Pero entonces recurriré a los ejemplos específicos. De los que he pensado, uno
me parece sobresaliente.
¿Alguien me puede decir por qué razón en la vida
fuimos diseñados para que se nos hiciera virtualmente imposible rascarnos
determinado sitio de la espalda? Existe un punto ubicado entre las dos
escápulas (omóplatos) al que la mano no puede llegar, ni con un abordaje
superior elevando el brazo y pasándolo sobre el hombro, ni con uno inferior
realizando rotación interna y flexión del antebrazo y luego deslizándolo por la
espalda, flexionando con fuerza y estirando los dedos en toda su extensión….
Pero nada. Ni por arriba ni por abajo logra usted alcanzarlo. Mientras tanto el
prurito aumenta al punto del desespero.
Porque, no me diga que a usted no le ha pasado esto.
Sucede todo el tiempo, en los momentos menos indicados.
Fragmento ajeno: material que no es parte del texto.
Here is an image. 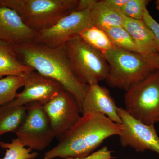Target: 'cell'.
Returning a JSON list of instances; mask_svg holds the SVG:
<instances>
[{"label": "cell", "mask_w": 159, "mask_h": 159, "mask_svg": "<svg viewBox=\"0 0 159 159\" xmlns=\"http://www.w3.org/2000/svg\"><path fill=\"white\" fill-rule=\"evenodd\" d=\"M104 31L117 48L140 54L135 42L123 26L112 27Z\"/></svg>", "instance_id": "obj_19"}, {"label": "cell", "mask_w": 159, "mask_h": 159, "mask_svg": "<svg viewBox=\"0 0 159 159\" xmlns=\"http://www.w3.org/2000/svg\"><path fill=\"white\" fill-rule=\"evenodd\" d=\"M56 138L59 139L81 117V108L72 94L63 88L43 105Z\"/></svg>", "instance_id": "obj_10"}, {"label": "cell", "mask_w": 159, "mask_h": 159, "mask_svg": "<svg viewBox=\"0 0 159 159\" xmlns=\"http://www.w3.org/2000/svg\"><path fill=\"white\" fill-rule=\"evenodd\" d=\"M90 9L73 11L51 28L37 32L33 42L50 48L63 47L79 35L84 29L92 26L89 18Z\"/></svg>", "instance_id": "obj_8"}, {"label": "cell", "mask_w": 159, "mask_h": 159, "mask_svg": "<svg viewBox=\"0 0 159 159\" xmlns=\"http://www.w3.org/2000/svg\"><path fill=\"white\" fill-rule=\"evenodd\" d=\"M159 122V118L158 119H157V122Z\"/></svg>", "instance_id": "obj_28"}, {"label": "cell", "mask_w": 159, "mask_h": 159, "mask_svg": "<svg viewBox=\"0 0 159 159\" xmlns=\"http://www.w3.org/2000/svg\"><path fill=\"white\" fill-rule=\"evenodd\" d=\"M63 48L72 72L80 81L89 86L107 79L109 68L104 55L79 35Z\"/></svg>", "instance_id": "obj_5"}, {"label": "cell", "mask_w": 159, "mask_h": 159, "mask_svg": "<svg viewBox=\"0 0 159 159\" xmlns=\"http://www.w3.org/2000/svg\"><path fill=\"white\" fill-rule=\"evenodd\" d=\"M27 114L25 105H15L11 101L0 106V136L8 132L15 133Z\"/></svg>", "instance_id": "obj_17"}, {"label": "cell", "mask_w": 159, "mask_h": 159, "mask_svg": "<svg viewBox=\"0 0 159 159\" xmlns=\"http://www.w3.org/2000/svg\"><path fill=\"white\" fill-rule=\"evenodd\" d=\"M0 146L6 150L5 157L0 159H34L38 155L35 152H31L32 150L26 148L17 138L10 143L0 142Z\"/></svg>", "instance_id": "obj_21"}, {"label": "cell", "mask_w": 159, "mask_h": 159, "mask_svg": "<svg viewBox=\"0 0 159 159\" xmlns=\"http://www.w3.org/2000/svg\"><path fill=\"white\" fill-rule=\"evenodd\" d=\"M80 0H0V6L17 12L26 26L36 32L49 29L77 11Z\"/></svg>", "instance_id": "obj_3"}, {"label": "cell", "mask_w": 159, "mask_h": 159, "mask_svg": "<svg viewBox=\"0 0 159 159\" xmlns=\"http://www.w3.org/2000/svg\"><path fill=\"white\" fill-rule=\"evenodd\" d=\"M117 112L123 129L119 135L123 147L129 146L137 152L149 150L159 155V137L154 125H148L131 116L124 108L118 107Z\"/></svg>", "instance_id": "obj_9"}, {"label": "cell", "mask_w": 159, "mask_h": 159, "mask_svg": "<svg viewBox=\"0 0 159 159\" xmlns=\"http://www.w3.org/2000/svg\"><path fill=\"white\" fill-rule=\"evenodd\" d=\"M13 46L24 64L58 82L74 96L81 108L89 85L80 81L73 74L63 46L50 48L33 42Z\"/></svg>", "instance_id": "obj_2"}, {"label": "cell", "mask_w": 159, "mask_h": 159, "mask_svg": "<svg viewBox=\"0 0 159 159\" xmlns=\"http://www.w3.org/2000/svg\"><path fill=\"white\" fill-rule=\"evenodd\" d=\"M118 107L108 89L99 84L89 86L81 107V115L96 112L103 115L118 124L122 121L117 112Z\"/></svg>", "instance_id": "obj_13"}, {"label": "cell", "mask_w": 159, "mask_h": 159, "mask_svg": "<svg viewBox=\"0 0 159 159\" xmlns=\"http://www.w3.org/2000/svg\"><path fill=\"white\" fill-rule=\"evenodd\" d=\"M149 0H128L120 12L124 16L137 20H143Z\"/></svg>", "instance_id": "obj_22"}, {"label": "cell", "mask_w": 159, "mask_h": 159, "mask_svg": "<svg viewBox=\"0 0 159 159\" xmlns=\"http://www.w3.org/2000/svg\"><path fill=\"white\" fill-rule=\"evenodd\" d=\"M104 2L111 9L120 12L123 6L128 0H103Z\"/></svg>", "instance_id": "obj_24"}, {"label": "cell", "mask_w": 159, "mask_h": 159, "mask_svg": "<svg viewBox=\"0 0 159 159\" xmlns=\"http://www.w3.org/2000/svg\"><path fill=\"white\" fill-rule=\"evenodd\" d=\"M25 106L27 116L16 134L25 147L42 151L56 138L55 134L42 104L32 102Z\"/></svg>", "instance_id": "obj_7"}, {"label": "cell", "mask_w": 159, "mask_h": 159, "mask_svg": "<svg viewBox=\"0 0 159 159\" xmlns=\"http://www.w3.org/2000/svg\"><path fill=\"white\" fill-rule=\"evenodd\" d=\"M155 3L157 9L159 11V0L156 1Z\"/></svg>", "instance_id": "obj_26"}, {"label": "cell", "mask_w": 159, "mask_h": 159, "mask_svg": "<svg viewBox=\"0 0 159 159\" xmlns=\"http://www.w3.org/2000/svg\"><path fill=\"white\" fill-rule=\"evenodd\" d=\"M79 36L90 46L102 54L116 48L105 31L95 26L85 28L80 33Z\"/></svg>", "instance_id": "obj_18"}, {"label": "cell", "mask_w": 159, "mask_h": 159, "mask_svg": "<svg viewBox=\"0 0 159 159\" xmlns=\"http://www.w3.org/2000/svg\"><path fill=\"white\" fill-rule=\"evenodd\" d=\"M23 87L20 76H9L0 79V106L14 100L18 90Z\"/></svg>", "instance_id": "obj_20"}, {"label": "cell", "mask_w": 159, "mask_h": 159, "mask_svg": "<svg viewBox=\"0 0 159 159\" xmlns=\"http://www.w3.org/2000/svg\"><path fill=\"white\" fill-rule=\"evenodd\" d=\"M36 34L26 25L16 11L0 6V40L20 45L34 41Z\"/></svg>", "instance_id": "obj_12"}, {"label": "cell", "mask_w": 159, "mask_h": 159, "mask_svg": "<svg viewBox=\"0 0 159 159\" xmlns=\"http://www.w3.org/2000/svg\"><path fill=\"white\" fill-rule=\"evenodd\" d=\"M145 57L148 58L151 62L153 64L156 70L159 71V54L158 53Z\"/></svg>", "instance_id": "obj_25"}, {"label": "cell", "mask_w": 159, "mask_h": 159, "mask_svg": "<svg viewBox=\"0 0 159 159\" xmlns=\"http://www.w3.org/2000/svg\"><path fill=\"white\" fill-rule=\"evenodd\" d=\"M143 20L153 33L156 43L157 51L159 54V24L151 15L147 9L145 11Z\"/></svg>", "instance_id": "obj_23"}, {"label": "cell", "mask_w": 159, "mask_h": 159, "mask_svg": "<svg viewBox=\"0 0 159 159\" xmlns=\"http://www.w3.org/2000/svg\"><path fill=\"white\" fill-rule=\"evenodd\" d=\"M122 124L96 112L82 115L61 138L57 145L45 154L44 159H82L93 153L106 139L119 135Z\"/></svg>", "instance_id": "obj_1"}, {"label": "cell", "mask_w": 159, "mask_h": 159, "mask_svg": "<svg viewBox=\"0 0 159 159\" xmlns=\"http://www.w3.org/2000/svg\"><path fill=\"white\" fill-rule=\"evenodd\" d=\"M102 54L109 68L105 80L111 88L126 92L134 84L156 70L146 57L117 47Z\"/></svg>", "instance_id": "obj_4"}, {"label": "cell", "mask_w": 159, "mask_h": 159, "mask_svg": "<svg viewBox=\"0 0 159 159\" xmlns=\"http://www.w3.org/2000/svg\"><path fill=\"white\" fill-rule=\"evenodd\" d=\"M92 26L104 30L117 26H122L124 16L111 9L104 1H95L89 11Z\"/></svg>", "instance_id": "obj_15"}, {"label": "cell", "mask_w": 159, "mask_h": 159, "mask_svg": "<svg viewBox=\"0 0 159 159\" xmlns=\"http://www.w3.org/2000/svg\"><path fill=\"white\" fill-rule=\"evenodd\" d=\"M20 76L24 89L11 101L15 105H25L32 102L43 105L63 88L57 81L34 70L24 73Z\"/></svg>", "instance_id": "obj_11"}, {"label": "cell", "mask_w": 159, "mask_h": 159, "mask_svg": "<svg viewBox=\"0 0 159 159\" xmlns=\"http://www.w3.org/2000/svg\"><path fill=\"white\" fill-rule=\"evenodd\" d=\"M62 159H76L74 158L68 157V158H66Z\"/></svg>", "instance_id": "obj_27"}, {"label": "cell", "mask_w": 159, "mask_h": 159, "mask_svg": "<svg viewBox=\"0 0 159 159\" xmlns=\"http://www.w3.org/2000/svg\"><path fill=\"white\" fill-rule=\"evenodd\" d=\"M124 102L131 116L146 125H154L159 118V71L131 86L124 95Z\"/></svg>", "instance_id": "obj_6"}, {"label": "cell", "mask_w": 159, "mask_h": 159, "mask_svg": "<svg viewBox=\"0 0 159 159\" xmlns=\"http://www.w3.org/2000/svg\"></svg>", "instance_id": "obj_29"}, {"label": "cell", "mask_w": 159, "mask_h": 159, "mask_svg": "<svg viewBox=\"0 0 159 159\" xmlns=\"http://www.w3.org/2000/svg\"><path fill=\"white\" fill-rule=\"evenodd\" d=\"M122 26L135 42L140 54L147 57L158 53L153 33L143 20L124 16Z\"/></svg>", "instance_id": "obj_14"}, {"label": "cell", "mask_w": 159, "mask_h": 159, "mask_svg": "<svg viewBox=\"0 0 159 159\" xmlns=\"http://www.w3.org/2000/svg\"><path fill=\"white\" fill-rule=\"evenodd\" d=\"M32 70L20 61L13 45L0 40V79L4 76H20Z\"/></svg>", "instance_id": "obj_16"}]
</instances>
Usted se encuentra en
un coctel diplomático con un plato de canapés en una mano, la copa de vino en
la otra y platica nimiedades con el Primer Secretario de la Embajada de
Lituania mientras pone cara de que está reparando el planeta Tierra. De repente
siente la picazoncita. Primero mueve los hombros disimuladamente para ver si se
quita, pero nada. Más bien la comezón va en in
crescendo, como si se tratara del “Bolero” de Ravel.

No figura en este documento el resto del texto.